Your objective:
Count the lines in the entries below that contain the string "blade", treating uppercase and lowercase as different. Give only the number.
=-=-=
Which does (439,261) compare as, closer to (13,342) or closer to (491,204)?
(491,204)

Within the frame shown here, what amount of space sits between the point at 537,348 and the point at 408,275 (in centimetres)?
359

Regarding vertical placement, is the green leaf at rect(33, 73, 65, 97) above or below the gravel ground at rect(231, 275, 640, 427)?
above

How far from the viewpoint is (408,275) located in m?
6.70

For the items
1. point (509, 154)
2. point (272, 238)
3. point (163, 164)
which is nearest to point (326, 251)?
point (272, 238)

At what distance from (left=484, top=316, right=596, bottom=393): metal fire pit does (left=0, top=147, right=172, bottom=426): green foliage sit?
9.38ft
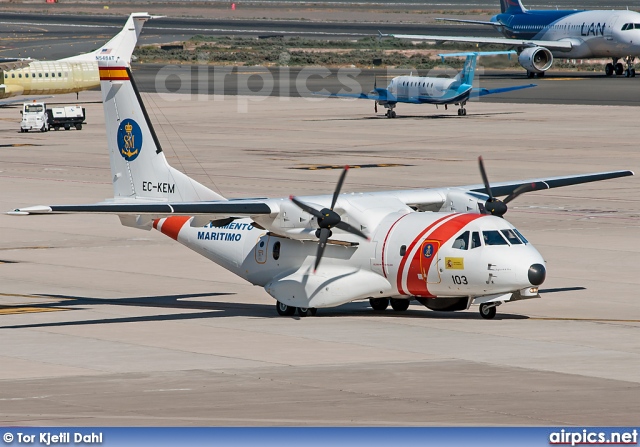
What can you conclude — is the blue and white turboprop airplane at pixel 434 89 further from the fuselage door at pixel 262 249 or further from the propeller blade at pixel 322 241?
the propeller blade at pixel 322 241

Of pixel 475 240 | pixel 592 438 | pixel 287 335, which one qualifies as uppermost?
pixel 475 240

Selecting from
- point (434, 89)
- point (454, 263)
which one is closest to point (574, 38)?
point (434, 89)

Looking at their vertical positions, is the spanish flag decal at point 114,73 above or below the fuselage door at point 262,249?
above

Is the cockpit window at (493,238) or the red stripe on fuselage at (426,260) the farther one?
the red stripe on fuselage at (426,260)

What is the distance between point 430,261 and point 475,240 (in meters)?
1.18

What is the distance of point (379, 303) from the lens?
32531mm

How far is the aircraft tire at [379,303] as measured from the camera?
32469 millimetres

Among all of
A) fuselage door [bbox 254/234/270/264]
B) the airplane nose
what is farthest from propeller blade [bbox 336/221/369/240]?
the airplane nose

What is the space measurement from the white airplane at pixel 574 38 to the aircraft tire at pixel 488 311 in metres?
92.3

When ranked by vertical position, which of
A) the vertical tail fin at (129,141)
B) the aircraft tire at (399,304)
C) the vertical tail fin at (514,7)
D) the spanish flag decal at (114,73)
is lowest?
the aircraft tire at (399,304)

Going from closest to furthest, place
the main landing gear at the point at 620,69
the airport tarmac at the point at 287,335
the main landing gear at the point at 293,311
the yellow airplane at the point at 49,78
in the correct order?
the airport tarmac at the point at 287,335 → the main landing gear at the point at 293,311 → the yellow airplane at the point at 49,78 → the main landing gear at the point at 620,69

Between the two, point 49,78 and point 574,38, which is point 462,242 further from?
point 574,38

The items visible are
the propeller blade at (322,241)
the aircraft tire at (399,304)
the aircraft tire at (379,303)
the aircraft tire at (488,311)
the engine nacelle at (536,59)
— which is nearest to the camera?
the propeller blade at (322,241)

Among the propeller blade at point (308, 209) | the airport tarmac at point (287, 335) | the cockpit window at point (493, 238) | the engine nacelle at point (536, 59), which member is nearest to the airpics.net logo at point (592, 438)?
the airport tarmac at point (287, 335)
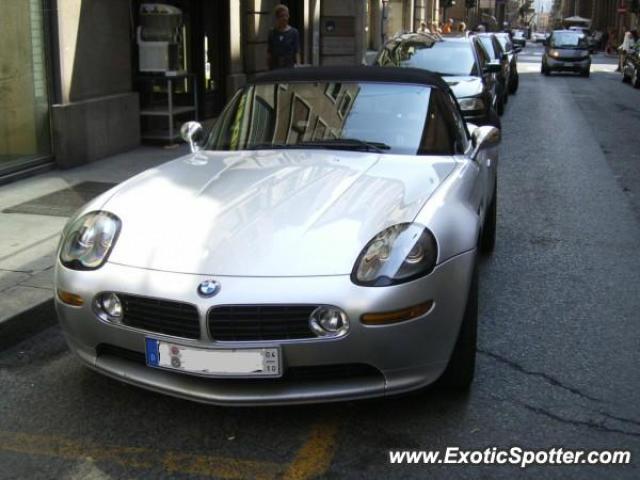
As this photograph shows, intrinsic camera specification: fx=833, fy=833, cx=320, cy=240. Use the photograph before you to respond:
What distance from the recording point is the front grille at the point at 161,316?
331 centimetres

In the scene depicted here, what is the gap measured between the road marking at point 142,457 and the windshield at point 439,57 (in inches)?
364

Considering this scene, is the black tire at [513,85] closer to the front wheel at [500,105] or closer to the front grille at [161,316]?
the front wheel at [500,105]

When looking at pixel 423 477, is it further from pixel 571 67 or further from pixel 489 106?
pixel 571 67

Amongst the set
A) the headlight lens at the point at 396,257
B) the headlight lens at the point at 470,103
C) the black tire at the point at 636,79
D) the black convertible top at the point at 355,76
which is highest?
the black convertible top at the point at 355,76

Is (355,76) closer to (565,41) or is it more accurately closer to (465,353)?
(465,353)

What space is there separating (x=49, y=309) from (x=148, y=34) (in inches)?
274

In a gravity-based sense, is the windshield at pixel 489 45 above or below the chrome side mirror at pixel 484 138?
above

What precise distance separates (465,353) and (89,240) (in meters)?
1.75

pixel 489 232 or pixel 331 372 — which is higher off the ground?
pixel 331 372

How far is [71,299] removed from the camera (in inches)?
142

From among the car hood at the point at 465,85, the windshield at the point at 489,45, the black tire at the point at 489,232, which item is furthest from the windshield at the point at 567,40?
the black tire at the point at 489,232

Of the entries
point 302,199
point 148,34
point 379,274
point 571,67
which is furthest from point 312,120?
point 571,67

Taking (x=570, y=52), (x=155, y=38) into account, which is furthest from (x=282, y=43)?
=-=-=
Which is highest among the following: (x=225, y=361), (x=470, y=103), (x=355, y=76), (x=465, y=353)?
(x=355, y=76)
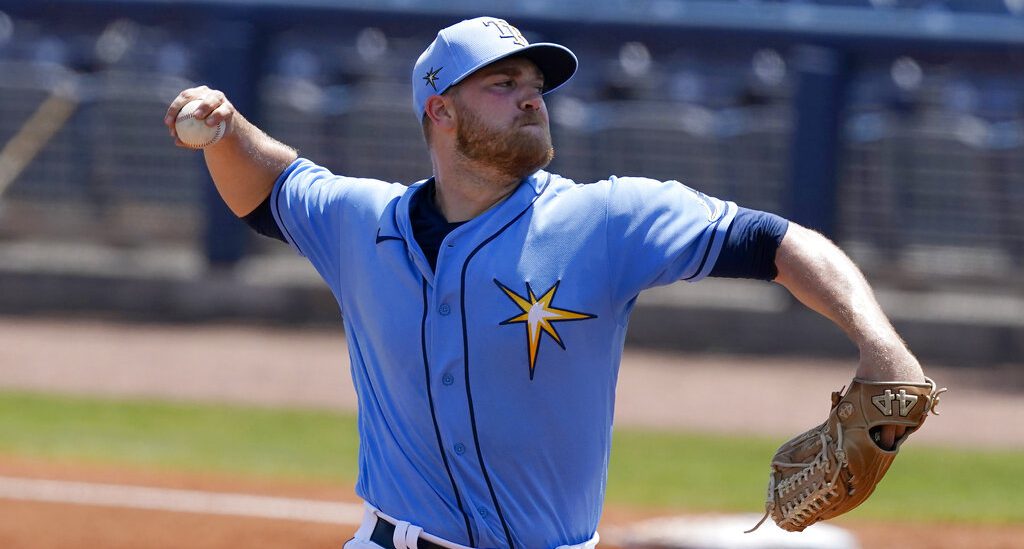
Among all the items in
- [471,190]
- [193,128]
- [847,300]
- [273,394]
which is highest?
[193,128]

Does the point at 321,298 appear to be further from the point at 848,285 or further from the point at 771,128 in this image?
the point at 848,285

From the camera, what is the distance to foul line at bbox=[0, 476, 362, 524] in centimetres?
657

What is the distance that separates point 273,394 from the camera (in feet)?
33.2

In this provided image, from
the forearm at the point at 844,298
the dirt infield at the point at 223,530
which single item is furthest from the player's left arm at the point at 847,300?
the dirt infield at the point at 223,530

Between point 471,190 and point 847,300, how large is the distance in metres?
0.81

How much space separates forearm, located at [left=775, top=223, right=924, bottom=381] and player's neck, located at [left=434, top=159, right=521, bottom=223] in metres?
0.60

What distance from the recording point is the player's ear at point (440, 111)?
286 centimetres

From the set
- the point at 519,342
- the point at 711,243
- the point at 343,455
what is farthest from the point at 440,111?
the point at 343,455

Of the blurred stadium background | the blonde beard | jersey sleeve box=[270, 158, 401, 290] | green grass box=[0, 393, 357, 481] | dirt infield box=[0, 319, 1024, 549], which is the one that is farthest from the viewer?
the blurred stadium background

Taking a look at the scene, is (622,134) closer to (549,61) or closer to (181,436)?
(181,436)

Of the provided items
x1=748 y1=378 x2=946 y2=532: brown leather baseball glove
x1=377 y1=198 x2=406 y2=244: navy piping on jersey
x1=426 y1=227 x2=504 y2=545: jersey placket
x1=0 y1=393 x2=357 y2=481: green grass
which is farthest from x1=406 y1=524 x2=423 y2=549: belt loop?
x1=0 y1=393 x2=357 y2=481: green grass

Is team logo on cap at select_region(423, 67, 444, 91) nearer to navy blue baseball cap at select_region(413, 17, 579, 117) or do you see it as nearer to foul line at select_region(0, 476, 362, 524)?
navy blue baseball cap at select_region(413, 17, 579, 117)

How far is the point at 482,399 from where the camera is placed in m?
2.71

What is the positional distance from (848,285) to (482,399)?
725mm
=-=-=
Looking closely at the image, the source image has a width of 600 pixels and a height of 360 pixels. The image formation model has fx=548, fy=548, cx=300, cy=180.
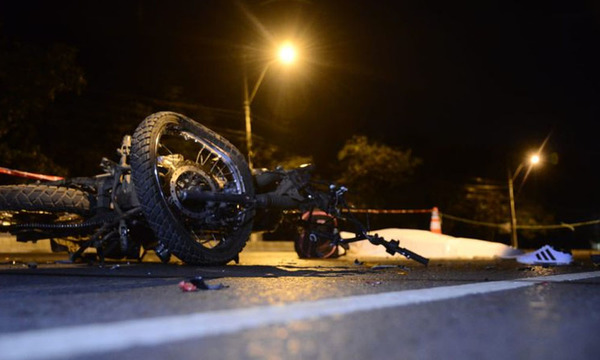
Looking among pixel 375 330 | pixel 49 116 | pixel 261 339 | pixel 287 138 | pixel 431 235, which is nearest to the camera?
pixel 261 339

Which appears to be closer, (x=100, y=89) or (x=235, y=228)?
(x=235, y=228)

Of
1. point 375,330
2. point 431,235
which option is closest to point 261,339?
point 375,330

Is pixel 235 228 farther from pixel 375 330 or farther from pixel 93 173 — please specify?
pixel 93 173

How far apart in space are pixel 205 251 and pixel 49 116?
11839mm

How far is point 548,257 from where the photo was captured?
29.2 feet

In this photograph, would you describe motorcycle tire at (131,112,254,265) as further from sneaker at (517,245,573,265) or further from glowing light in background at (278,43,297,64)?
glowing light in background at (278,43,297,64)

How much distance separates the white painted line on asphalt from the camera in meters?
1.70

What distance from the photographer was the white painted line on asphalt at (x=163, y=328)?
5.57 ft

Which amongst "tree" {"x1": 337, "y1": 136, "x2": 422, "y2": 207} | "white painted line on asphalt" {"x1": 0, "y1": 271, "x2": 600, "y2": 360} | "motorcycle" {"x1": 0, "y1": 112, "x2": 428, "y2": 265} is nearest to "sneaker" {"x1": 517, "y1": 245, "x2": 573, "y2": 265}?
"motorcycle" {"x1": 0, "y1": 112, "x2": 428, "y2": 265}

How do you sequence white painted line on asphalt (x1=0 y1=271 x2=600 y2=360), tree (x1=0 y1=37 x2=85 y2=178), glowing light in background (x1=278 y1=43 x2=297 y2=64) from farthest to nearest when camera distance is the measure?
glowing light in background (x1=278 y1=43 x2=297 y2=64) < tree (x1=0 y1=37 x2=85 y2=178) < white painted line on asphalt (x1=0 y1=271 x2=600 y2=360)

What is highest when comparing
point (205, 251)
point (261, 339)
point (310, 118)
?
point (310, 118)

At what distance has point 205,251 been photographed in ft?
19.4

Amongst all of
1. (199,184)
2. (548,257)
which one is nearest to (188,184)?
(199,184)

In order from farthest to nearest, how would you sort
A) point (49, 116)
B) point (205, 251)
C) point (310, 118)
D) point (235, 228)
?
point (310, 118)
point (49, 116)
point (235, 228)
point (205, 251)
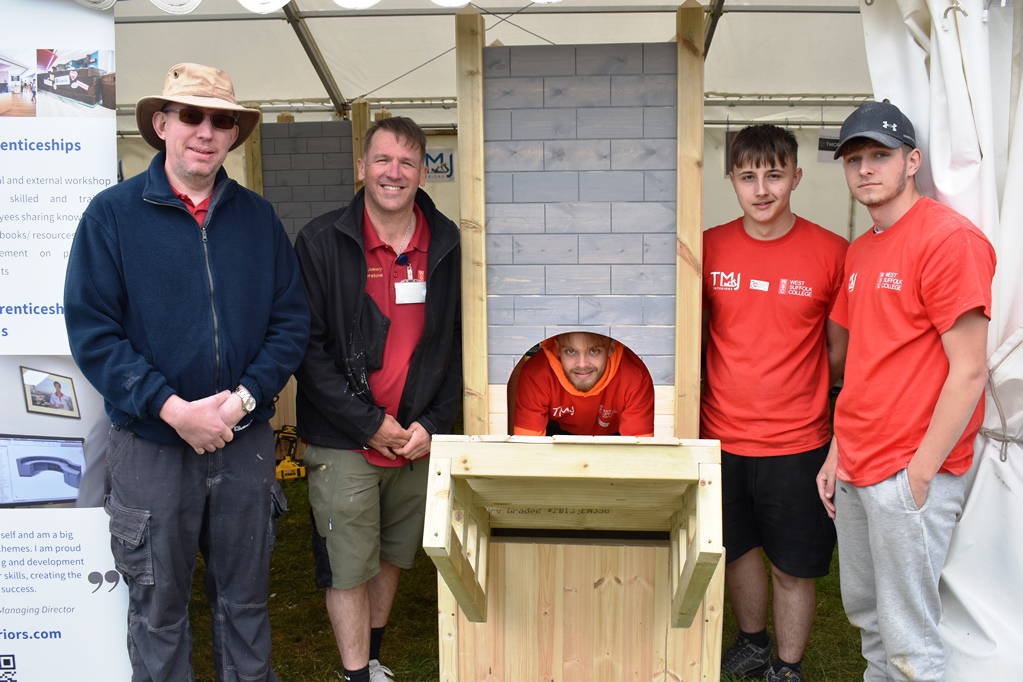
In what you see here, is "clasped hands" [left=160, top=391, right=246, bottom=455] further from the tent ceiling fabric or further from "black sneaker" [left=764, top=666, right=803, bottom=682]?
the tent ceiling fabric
=-=-=
Full solution:
6